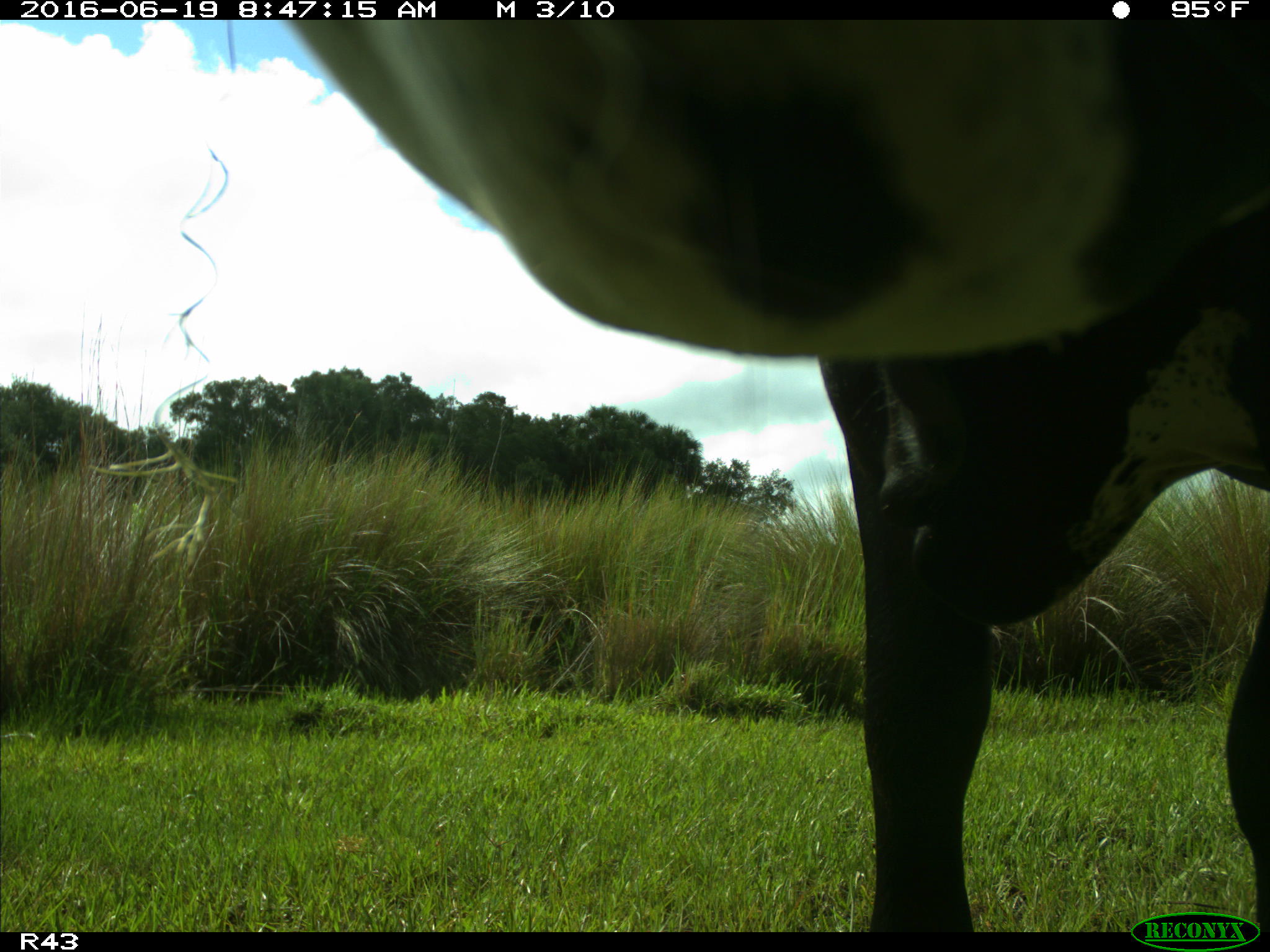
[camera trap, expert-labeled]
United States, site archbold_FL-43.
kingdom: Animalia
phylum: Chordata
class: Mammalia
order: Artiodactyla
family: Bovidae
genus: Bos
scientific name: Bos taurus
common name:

--------------------------------

Task item
Restate the entries verbatim, without pictures.

Answer to the problem
[camera trap, expert-labeled]
United States, site archbold_FL-43.
kingdom: Animalia
phylum: Chordata
class: Mammalia
order: Artiodactyla
family: Bovidae
genus: Bos
scientific name: Bos taurus
common name:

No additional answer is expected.